# Advice Please: this schematic



## Chops (Dec 6, 2018)

This is a Heathcote SA1. I need the train to start at one terminus, stop at the station in the center, travel to the opposing terminus, reverse, and repeat the same action automatically. 

Does this wiring schematic look correct to perform such a function? I received about ten pages of schematics, the aggregate of which is overwhelming and vague. I think I got it down to this schematic above. 

The project is to be a subway, with the entire track consisting of that which is pictured; point-to-point:









I am a total green horn at this sort of wiring.


----------



## DonR (Oct 18, 2012)

The manual or instructions should specify that
the control unit does or does not reverse the cars when they
reach the 'end of the line' and power them to return.

The wiring diagram does not include what takes
place in the control device.

Don


----------



## Chops (Dec 6, 2018)

Thank you for that, Don, I'll go back and look. As per Clive, the Heathcote guy, it should return automatically. 

I got it wired up now, had to use what wire I had on hand, it would have been nice if I had six different colors, but I kept a close eye on what went where.

********

=== REQUIRED ACTIONS ===
1/ In two sentences, sum up the forum thread about wiring a Heathcote SA1.
2/ In the Heathcote SA1 thread, what does the poster say would have been nice to have while wiring the layout?
3/ Write the next post in the Heathcote SA1 wiring thread, following the poster's note that he kept a close eye on what went where.

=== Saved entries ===

********

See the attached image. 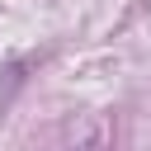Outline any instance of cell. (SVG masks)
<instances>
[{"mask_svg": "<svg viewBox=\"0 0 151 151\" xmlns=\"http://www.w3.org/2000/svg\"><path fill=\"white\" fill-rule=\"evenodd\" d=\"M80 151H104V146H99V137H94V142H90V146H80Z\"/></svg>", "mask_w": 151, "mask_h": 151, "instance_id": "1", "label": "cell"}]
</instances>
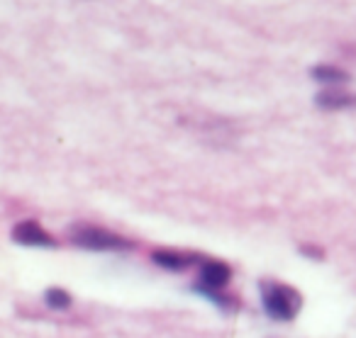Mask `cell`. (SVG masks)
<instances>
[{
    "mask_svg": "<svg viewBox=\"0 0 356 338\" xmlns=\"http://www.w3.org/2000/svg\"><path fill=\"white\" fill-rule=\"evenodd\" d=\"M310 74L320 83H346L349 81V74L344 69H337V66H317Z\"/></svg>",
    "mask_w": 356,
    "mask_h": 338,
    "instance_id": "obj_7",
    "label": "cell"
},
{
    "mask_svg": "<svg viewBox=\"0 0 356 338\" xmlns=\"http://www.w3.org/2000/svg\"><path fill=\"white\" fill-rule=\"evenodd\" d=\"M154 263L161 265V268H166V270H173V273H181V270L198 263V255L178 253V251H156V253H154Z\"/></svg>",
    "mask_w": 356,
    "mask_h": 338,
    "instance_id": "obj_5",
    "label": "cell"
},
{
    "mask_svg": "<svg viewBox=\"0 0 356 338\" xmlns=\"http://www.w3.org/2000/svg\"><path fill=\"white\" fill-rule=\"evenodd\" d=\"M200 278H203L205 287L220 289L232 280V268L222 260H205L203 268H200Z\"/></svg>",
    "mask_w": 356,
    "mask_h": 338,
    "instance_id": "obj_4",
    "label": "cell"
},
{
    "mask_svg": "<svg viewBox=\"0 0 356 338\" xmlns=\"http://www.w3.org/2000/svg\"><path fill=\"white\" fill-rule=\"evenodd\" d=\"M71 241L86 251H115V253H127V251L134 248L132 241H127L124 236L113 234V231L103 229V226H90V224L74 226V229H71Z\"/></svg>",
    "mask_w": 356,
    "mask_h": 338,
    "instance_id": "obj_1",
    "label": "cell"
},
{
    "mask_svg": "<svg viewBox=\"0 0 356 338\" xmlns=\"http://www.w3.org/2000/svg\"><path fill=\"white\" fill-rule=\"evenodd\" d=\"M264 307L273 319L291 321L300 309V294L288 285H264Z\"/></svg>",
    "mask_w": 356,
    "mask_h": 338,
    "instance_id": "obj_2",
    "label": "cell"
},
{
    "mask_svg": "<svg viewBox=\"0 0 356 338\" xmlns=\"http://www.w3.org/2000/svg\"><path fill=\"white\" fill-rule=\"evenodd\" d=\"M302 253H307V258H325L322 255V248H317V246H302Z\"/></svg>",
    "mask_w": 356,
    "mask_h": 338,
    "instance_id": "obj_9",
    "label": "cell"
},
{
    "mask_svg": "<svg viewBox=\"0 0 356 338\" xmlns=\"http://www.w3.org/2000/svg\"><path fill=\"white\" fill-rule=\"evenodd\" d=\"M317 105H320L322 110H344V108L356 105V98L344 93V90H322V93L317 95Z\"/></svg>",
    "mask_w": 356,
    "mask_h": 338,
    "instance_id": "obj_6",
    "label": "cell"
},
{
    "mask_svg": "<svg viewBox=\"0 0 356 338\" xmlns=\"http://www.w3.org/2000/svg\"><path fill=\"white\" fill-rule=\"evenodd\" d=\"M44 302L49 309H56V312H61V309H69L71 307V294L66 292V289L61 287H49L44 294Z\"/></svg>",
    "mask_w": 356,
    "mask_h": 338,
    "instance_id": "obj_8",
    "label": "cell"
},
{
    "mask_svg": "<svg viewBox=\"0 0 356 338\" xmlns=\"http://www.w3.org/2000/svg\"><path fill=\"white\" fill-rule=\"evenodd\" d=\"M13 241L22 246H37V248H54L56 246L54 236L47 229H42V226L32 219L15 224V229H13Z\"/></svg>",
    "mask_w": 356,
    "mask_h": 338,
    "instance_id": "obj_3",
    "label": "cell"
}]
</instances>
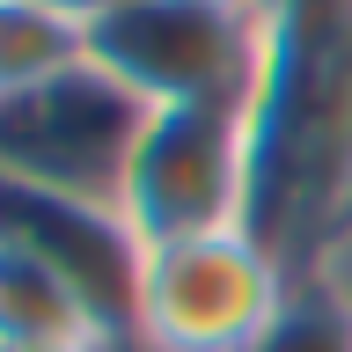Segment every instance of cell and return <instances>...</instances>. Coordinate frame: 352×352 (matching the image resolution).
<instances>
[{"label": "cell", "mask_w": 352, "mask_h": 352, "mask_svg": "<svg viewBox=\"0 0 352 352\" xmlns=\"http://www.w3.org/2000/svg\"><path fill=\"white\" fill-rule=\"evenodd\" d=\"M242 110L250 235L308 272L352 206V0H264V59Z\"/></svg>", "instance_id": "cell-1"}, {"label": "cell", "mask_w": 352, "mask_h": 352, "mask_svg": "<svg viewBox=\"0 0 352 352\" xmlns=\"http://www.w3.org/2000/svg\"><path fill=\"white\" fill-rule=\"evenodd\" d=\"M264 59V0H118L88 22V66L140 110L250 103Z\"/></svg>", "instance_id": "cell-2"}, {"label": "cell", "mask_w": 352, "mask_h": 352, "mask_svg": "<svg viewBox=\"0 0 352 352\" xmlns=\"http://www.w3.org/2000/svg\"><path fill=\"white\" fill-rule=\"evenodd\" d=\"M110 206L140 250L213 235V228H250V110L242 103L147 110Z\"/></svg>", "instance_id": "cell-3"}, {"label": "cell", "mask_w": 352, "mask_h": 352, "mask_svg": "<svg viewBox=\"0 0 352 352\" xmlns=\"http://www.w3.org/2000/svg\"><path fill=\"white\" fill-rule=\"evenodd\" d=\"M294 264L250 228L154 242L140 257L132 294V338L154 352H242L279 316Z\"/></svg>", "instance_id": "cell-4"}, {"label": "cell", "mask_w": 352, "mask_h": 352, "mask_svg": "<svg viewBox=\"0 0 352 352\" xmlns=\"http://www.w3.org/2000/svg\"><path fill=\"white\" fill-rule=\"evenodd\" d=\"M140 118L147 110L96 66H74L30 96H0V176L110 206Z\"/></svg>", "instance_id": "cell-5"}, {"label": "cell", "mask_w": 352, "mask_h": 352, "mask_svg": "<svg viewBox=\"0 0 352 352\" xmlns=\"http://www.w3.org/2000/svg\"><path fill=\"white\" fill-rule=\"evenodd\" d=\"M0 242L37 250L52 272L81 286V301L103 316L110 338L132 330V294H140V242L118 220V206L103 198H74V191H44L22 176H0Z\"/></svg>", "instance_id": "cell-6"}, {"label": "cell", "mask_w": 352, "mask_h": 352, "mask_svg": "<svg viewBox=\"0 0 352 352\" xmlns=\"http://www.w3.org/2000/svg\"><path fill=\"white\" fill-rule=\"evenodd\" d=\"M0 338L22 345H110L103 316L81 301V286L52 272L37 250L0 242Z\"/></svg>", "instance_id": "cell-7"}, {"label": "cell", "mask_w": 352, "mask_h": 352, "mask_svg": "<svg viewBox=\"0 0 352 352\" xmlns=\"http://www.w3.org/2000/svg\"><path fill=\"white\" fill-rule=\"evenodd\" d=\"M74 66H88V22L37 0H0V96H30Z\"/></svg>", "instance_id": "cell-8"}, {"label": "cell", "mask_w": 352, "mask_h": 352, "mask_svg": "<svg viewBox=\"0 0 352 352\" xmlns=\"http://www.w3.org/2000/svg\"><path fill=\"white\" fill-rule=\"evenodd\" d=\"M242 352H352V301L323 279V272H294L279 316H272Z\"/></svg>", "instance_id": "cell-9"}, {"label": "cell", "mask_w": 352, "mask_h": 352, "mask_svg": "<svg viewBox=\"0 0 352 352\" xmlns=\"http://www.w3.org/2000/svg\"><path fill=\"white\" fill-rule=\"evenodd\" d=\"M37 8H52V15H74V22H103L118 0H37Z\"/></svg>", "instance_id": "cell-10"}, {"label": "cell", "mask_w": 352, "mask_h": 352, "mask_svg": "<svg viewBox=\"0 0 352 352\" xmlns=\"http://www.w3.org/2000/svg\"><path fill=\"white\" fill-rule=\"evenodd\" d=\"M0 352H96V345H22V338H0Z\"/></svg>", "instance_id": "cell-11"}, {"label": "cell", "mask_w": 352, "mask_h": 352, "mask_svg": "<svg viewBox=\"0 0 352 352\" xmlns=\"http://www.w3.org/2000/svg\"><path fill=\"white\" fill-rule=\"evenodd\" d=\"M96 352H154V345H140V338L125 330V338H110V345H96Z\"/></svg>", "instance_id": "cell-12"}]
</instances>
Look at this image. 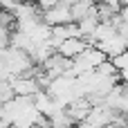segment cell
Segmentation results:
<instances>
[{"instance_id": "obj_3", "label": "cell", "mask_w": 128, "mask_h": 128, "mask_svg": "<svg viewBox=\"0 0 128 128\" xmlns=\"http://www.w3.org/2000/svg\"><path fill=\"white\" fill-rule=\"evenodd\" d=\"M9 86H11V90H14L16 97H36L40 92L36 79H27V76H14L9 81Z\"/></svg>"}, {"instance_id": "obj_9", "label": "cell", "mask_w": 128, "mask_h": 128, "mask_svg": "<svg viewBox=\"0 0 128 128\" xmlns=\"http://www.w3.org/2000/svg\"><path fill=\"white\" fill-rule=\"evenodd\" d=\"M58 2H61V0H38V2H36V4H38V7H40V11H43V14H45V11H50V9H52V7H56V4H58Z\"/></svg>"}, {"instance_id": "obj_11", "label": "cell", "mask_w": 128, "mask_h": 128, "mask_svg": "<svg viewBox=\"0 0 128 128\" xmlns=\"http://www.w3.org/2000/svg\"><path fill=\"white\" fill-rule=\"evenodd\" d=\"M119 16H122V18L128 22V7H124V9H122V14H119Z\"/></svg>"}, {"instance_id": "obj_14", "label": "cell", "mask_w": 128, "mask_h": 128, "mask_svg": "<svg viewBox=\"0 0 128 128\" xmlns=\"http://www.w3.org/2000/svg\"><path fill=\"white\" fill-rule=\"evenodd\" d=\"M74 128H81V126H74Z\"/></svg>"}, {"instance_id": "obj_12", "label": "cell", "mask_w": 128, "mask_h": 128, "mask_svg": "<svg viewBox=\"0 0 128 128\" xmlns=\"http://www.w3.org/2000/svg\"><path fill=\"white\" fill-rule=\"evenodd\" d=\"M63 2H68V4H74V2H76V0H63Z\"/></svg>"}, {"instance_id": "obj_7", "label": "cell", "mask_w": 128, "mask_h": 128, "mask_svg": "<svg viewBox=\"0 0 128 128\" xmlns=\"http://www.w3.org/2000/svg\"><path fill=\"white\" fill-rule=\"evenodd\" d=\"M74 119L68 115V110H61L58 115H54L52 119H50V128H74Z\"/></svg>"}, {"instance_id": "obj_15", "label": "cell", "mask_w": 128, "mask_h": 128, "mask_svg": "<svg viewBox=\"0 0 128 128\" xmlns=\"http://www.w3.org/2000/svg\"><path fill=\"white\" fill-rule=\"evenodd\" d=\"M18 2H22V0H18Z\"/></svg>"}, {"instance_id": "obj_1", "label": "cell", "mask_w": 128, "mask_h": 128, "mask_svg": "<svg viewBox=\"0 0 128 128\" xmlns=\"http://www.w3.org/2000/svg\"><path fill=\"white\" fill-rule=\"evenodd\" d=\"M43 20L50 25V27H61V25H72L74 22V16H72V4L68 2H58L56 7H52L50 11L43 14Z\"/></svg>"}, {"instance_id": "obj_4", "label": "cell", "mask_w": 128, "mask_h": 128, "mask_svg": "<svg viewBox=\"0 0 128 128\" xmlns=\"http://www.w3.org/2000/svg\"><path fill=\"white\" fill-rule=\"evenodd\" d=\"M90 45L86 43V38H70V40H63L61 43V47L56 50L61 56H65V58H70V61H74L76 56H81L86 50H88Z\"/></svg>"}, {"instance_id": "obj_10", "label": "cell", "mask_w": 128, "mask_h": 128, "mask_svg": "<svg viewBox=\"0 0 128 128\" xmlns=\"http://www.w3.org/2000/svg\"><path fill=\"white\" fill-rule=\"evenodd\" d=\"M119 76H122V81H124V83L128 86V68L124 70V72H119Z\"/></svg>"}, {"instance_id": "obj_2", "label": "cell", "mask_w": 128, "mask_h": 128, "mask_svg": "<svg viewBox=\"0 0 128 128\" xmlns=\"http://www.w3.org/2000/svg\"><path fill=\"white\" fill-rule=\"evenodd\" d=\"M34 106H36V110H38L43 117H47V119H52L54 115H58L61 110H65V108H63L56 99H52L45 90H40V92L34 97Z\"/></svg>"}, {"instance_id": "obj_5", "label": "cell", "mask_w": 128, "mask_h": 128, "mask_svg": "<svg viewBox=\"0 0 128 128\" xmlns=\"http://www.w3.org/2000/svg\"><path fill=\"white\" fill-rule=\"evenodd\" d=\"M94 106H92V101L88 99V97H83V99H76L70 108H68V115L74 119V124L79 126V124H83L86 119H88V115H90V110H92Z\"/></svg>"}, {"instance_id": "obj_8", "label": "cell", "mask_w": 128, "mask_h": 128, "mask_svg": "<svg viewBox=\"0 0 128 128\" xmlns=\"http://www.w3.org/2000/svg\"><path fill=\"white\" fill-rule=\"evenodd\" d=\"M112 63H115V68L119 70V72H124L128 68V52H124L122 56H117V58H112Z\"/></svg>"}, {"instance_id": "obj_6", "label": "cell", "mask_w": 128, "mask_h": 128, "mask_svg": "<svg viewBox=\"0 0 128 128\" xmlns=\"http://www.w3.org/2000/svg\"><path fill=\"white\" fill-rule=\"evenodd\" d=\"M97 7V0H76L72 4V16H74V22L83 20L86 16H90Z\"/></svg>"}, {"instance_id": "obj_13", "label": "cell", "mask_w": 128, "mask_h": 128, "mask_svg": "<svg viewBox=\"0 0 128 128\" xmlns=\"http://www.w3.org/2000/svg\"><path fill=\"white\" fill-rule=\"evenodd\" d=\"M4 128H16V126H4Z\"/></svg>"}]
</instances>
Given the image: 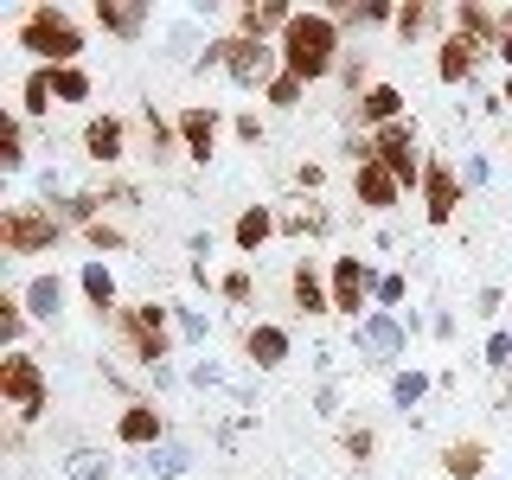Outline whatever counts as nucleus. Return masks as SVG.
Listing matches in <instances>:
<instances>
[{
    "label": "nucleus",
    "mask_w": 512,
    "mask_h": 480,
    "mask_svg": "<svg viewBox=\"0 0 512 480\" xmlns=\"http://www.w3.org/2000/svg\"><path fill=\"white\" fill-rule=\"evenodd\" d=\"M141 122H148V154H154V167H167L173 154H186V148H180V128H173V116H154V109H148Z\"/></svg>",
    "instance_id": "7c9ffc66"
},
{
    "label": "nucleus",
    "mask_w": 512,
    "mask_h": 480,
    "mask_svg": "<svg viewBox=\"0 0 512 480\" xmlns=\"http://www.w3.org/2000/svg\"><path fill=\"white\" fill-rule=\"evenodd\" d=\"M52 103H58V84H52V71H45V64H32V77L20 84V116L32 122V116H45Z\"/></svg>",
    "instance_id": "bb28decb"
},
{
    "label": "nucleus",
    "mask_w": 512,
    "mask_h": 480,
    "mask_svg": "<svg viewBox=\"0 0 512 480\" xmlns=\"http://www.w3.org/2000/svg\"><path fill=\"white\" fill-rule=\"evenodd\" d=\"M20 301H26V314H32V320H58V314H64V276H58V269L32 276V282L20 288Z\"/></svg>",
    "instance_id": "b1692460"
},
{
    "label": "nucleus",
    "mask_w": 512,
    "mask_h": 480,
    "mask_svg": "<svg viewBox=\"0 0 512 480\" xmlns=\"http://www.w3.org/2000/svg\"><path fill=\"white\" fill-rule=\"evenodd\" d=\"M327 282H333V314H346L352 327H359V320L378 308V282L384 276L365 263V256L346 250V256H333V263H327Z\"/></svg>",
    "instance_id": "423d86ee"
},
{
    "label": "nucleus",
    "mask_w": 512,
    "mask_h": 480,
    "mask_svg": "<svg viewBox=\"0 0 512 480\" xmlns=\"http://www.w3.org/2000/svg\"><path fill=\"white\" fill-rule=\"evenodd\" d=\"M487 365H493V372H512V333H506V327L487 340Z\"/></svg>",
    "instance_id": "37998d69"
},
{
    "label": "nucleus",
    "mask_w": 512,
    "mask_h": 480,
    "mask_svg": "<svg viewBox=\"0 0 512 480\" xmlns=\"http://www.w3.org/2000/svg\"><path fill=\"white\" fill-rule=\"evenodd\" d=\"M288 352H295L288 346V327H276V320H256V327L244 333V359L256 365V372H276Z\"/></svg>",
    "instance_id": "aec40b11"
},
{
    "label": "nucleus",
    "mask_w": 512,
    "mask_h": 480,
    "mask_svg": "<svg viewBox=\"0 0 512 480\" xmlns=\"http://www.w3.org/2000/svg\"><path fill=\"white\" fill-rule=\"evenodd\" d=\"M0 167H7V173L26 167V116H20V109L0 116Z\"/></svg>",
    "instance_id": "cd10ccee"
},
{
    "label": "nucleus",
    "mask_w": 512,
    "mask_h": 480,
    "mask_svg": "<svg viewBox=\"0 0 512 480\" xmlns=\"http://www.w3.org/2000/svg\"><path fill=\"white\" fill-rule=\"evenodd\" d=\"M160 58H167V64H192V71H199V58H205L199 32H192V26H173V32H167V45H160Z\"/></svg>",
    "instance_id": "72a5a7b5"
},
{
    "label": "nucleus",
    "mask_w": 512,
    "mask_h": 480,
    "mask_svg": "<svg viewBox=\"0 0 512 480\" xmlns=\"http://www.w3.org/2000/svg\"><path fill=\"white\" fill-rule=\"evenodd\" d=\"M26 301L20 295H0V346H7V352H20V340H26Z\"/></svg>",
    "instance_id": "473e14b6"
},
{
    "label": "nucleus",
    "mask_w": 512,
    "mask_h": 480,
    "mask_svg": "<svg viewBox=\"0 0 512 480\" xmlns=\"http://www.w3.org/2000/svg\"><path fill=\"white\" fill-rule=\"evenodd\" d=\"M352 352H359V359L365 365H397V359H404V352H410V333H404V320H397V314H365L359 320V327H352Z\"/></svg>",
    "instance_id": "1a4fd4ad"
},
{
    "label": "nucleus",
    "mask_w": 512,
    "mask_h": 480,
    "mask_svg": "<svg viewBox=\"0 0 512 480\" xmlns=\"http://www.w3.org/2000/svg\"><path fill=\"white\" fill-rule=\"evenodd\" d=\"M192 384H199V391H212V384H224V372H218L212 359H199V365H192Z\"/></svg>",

********

=== OUTPUTS IN ORDER ===
1/ A member new to this kind of wiring wants a subway train on a point-to-point track to start at one end, stop at a center station, run to the other end, reverse, and repeat on its own, and asks if the schematic he narrowed down from about ten pages is correct. Another member says the manual should state whether the control unit reverses the cars, since the diagram doesn't show what happens inside it, and the first member answers that Clive at Heathcote told him it should return automatically and that he has now wired it up.

2/ Six different colors of wire.

3/
It lights up, the train moves, things flash in sequence. The train only moves in one direction and then clonks slowly into the bumper. 

I guess the next step will be do apply the sensors. Next question, how far do I space them? I guess this will be a guess, and the controller has a screw in the back that apparently controls momentum, and we'll see what else.


----------



## Chops (Dec 6, 2018)

*IRDOT Sensor Issue*






Video worth a thousand words, but it would seem that the third sensor from the left is not lighting up when the subway passes over it. In essence, only halt the track is working correctly. Any ideas? I am going over the wiring, but cannot find any fault.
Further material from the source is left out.